§ Written problem: Copy out the material below, everything from the line containing "Examining what this" down to the line containing "0.20 metres", including both of those lines and changing nothing.

================

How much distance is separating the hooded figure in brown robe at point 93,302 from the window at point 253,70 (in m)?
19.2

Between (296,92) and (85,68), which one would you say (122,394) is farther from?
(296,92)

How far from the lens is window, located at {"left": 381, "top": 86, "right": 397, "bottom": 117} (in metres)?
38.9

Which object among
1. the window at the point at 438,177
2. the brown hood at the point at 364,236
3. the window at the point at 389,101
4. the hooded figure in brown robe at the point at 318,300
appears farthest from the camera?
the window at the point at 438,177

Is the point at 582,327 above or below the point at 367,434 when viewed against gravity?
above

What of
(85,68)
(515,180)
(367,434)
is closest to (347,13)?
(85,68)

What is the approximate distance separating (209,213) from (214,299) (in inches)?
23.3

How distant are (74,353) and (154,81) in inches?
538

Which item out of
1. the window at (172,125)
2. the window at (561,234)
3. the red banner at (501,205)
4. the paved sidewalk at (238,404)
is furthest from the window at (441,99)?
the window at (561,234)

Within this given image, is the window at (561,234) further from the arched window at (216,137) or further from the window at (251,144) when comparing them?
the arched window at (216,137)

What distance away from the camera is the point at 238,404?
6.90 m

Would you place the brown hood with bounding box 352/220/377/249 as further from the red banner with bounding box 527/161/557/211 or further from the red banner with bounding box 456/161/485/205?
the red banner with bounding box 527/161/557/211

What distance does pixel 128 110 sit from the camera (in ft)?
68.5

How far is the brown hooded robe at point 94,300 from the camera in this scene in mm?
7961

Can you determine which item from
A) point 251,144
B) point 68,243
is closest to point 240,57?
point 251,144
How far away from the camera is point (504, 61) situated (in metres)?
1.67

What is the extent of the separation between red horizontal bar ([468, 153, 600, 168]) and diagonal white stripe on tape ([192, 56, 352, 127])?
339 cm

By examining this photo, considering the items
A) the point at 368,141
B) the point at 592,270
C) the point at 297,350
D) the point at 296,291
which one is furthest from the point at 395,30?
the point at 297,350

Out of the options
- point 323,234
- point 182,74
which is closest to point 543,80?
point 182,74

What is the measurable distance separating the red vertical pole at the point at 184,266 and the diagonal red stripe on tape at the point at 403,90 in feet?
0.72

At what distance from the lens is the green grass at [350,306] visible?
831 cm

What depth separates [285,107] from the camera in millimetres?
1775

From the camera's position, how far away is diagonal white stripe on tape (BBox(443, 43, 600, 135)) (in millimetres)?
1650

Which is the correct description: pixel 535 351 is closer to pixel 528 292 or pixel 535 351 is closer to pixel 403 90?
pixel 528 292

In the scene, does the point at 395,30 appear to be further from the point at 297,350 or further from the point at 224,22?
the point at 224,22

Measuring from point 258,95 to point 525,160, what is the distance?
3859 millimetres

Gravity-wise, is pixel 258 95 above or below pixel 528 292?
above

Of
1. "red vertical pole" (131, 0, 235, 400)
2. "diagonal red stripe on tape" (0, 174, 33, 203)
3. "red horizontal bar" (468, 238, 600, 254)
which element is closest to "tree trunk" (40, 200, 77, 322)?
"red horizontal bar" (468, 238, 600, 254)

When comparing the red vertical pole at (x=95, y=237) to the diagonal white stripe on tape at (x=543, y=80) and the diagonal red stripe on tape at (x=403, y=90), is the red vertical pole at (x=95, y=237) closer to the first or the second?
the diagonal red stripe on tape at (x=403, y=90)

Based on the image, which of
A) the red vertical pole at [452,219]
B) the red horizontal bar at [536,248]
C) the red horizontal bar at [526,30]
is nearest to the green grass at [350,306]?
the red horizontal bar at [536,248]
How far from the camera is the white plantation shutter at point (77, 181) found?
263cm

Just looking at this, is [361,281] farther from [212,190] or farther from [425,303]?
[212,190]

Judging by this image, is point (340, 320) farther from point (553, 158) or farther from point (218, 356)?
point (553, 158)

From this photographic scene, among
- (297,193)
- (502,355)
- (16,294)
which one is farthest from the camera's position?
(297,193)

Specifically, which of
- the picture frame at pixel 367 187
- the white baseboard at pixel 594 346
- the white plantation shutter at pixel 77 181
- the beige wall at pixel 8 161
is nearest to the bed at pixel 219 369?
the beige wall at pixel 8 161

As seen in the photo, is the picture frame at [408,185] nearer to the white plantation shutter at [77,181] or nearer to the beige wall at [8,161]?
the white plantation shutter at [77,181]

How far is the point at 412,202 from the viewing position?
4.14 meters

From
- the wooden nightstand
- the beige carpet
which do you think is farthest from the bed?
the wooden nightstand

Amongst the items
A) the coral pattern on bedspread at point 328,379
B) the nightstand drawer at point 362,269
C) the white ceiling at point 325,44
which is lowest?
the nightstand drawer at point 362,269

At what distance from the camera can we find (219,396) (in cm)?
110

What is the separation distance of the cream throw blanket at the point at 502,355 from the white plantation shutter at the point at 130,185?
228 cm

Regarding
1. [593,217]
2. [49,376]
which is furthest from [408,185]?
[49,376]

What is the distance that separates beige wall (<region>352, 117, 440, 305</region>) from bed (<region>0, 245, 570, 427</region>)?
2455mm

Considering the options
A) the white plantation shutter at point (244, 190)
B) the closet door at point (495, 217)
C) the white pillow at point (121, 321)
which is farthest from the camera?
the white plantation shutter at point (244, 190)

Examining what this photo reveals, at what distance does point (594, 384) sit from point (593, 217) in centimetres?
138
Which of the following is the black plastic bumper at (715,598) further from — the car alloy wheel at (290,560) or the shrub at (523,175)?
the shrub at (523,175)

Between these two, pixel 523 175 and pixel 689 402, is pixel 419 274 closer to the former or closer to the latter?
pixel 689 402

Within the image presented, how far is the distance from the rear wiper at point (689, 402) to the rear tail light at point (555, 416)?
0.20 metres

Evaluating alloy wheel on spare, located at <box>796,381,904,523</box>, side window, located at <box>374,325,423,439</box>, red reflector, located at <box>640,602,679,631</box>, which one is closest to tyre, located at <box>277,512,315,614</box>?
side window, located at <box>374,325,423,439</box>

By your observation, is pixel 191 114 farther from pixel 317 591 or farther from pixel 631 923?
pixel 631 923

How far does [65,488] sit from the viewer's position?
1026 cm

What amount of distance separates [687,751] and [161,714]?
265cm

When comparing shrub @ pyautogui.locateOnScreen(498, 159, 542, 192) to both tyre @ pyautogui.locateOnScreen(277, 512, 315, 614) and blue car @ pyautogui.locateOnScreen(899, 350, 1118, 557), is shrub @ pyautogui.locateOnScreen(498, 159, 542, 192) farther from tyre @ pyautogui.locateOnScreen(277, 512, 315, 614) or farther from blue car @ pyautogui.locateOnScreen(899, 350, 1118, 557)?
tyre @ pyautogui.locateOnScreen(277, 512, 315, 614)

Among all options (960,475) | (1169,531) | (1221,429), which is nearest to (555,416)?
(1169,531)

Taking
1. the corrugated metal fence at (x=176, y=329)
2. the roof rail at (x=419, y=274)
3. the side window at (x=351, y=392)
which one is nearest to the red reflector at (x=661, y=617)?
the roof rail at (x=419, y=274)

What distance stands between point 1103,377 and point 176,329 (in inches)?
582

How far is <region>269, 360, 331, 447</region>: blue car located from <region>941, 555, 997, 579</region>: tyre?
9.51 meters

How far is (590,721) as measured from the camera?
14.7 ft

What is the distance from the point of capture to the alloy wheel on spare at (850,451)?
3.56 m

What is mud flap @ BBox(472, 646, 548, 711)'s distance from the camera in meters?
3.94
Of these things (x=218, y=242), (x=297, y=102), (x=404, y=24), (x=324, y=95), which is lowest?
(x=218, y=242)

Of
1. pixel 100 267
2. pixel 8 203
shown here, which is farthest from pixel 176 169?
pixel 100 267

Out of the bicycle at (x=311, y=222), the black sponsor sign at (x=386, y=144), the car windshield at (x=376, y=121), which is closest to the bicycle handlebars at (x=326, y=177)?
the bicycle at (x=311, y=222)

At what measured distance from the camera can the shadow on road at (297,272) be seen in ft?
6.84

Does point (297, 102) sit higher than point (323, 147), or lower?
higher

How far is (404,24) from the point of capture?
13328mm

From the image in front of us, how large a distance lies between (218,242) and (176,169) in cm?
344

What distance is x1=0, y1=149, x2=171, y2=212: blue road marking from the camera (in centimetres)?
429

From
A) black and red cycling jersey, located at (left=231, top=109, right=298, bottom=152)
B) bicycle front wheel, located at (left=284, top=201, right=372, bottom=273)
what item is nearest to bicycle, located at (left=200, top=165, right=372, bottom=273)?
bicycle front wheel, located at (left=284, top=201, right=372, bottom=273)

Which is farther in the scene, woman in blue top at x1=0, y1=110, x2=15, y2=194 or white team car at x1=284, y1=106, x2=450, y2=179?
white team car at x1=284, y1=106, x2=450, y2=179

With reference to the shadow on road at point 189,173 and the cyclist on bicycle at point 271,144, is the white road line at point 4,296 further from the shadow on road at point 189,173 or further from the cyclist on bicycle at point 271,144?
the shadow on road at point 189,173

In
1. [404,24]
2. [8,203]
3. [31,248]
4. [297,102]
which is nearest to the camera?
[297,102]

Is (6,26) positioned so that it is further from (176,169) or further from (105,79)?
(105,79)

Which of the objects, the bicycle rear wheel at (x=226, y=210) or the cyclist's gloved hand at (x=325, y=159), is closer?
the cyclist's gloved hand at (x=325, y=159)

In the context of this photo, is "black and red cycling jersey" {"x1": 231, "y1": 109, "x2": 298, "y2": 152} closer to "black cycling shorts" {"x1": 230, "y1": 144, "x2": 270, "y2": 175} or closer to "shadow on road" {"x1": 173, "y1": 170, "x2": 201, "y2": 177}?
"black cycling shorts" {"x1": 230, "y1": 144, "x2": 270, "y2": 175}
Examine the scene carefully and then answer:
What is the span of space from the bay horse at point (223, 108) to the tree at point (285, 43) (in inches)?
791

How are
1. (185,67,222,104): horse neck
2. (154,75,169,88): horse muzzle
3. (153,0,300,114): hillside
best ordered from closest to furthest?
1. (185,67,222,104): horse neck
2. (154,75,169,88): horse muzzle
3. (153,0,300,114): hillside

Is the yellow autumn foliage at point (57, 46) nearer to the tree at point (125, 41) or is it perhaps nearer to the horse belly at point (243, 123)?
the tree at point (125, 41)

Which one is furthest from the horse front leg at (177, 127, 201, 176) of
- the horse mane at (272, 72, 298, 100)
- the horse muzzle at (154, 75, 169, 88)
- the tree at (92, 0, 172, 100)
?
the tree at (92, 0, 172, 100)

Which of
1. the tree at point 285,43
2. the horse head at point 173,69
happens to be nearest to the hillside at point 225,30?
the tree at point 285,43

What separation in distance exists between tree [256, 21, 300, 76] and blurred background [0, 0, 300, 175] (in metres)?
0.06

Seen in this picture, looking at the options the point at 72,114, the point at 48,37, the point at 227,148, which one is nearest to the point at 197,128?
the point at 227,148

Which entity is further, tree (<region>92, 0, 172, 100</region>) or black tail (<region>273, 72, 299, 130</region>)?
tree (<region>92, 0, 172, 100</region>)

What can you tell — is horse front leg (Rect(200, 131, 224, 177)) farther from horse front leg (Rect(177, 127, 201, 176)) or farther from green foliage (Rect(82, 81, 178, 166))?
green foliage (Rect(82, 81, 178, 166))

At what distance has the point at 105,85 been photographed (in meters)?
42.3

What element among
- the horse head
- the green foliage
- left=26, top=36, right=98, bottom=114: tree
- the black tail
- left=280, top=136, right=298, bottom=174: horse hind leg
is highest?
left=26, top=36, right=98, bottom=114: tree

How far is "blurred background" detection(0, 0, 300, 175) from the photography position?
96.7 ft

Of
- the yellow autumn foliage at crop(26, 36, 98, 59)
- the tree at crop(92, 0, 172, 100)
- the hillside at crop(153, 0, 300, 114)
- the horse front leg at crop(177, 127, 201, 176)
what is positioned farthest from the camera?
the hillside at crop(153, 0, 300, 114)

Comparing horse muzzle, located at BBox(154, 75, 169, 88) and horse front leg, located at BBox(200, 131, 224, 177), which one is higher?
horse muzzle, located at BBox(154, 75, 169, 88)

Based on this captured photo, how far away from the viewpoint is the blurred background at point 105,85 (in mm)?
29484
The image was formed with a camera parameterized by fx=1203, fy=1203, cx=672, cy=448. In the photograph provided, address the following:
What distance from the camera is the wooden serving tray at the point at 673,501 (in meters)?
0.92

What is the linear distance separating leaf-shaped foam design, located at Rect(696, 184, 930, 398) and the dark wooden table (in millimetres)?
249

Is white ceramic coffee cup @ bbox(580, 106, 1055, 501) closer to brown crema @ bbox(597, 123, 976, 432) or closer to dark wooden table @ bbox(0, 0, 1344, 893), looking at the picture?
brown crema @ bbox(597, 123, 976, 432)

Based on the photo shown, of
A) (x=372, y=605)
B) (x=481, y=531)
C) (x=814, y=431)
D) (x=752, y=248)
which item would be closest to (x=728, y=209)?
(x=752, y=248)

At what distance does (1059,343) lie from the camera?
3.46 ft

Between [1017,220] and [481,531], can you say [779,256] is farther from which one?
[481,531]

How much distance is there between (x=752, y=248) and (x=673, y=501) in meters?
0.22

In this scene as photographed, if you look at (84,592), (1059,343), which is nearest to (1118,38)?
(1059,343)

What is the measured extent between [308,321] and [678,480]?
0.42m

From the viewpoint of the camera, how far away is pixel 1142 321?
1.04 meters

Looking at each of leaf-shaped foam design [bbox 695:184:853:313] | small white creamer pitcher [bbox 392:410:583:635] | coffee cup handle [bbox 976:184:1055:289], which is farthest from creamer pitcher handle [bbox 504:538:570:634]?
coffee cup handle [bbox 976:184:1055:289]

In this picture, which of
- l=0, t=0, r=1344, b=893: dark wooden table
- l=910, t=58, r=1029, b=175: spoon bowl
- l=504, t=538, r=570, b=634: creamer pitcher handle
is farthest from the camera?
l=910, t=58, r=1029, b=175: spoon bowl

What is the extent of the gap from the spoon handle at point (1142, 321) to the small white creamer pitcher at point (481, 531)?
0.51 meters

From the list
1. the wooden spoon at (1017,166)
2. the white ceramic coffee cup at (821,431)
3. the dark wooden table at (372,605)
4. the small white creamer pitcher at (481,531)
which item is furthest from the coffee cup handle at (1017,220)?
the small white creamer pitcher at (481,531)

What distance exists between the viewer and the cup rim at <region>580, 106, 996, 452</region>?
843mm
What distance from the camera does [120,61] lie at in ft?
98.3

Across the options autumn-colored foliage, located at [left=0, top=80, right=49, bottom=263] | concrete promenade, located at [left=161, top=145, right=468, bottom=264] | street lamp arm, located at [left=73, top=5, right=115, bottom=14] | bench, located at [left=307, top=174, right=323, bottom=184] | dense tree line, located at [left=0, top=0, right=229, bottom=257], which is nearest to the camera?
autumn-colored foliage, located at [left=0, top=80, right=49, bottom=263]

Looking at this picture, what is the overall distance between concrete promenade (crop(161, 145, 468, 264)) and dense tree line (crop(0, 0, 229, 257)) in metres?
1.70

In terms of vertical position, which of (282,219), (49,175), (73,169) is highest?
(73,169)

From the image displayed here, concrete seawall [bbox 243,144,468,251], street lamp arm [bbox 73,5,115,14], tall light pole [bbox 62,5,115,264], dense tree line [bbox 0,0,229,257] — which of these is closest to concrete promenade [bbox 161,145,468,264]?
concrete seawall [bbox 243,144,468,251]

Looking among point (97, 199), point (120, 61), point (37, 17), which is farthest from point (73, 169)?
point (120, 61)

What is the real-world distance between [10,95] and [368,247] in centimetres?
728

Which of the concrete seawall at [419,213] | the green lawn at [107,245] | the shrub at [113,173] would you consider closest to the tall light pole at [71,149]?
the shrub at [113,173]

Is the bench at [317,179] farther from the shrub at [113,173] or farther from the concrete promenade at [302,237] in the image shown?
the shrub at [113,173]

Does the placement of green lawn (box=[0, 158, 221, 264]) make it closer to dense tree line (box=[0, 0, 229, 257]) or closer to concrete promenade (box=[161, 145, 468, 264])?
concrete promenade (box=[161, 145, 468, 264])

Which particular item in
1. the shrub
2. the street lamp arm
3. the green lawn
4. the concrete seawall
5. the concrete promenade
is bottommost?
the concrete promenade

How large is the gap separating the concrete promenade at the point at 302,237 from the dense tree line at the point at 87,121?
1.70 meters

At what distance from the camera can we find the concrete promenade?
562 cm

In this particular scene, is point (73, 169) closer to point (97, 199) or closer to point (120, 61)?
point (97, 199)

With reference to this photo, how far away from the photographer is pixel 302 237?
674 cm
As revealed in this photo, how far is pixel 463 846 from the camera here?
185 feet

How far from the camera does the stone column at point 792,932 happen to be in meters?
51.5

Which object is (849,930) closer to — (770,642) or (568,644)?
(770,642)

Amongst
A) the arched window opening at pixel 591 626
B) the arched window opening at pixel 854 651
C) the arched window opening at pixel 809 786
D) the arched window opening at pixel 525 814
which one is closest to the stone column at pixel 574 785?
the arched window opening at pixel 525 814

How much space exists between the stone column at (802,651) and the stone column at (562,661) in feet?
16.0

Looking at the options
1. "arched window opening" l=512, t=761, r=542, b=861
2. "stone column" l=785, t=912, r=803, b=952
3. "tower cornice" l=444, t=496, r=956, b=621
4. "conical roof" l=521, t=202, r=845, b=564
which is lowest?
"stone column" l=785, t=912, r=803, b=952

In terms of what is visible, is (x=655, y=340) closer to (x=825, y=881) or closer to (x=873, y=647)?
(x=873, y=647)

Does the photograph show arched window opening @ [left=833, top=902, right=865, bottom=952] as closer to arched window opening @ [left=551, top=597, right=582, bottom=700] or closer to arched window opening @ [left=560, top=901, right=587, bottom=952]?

================

§ Written response:
Examining what this photo reveals, at what distance does point (594, 384) sit from point (593, 217) in centimetres?
138
Which of the following is the black plastic bumper at (715,598) further from — the car alloy wheel at (290,560) or the shrub at (523,175)?
the shrub at (523,175)

Between these two, pixel 523 175 and pixel 689 402, is pixel 419 274 closer to the former or closer to the latter?
pixel 689 402

Within the image presented, how far is the distance from the rear wiper at point (689, 402) to the rear tail light at point (555, 416)?
0.20 metres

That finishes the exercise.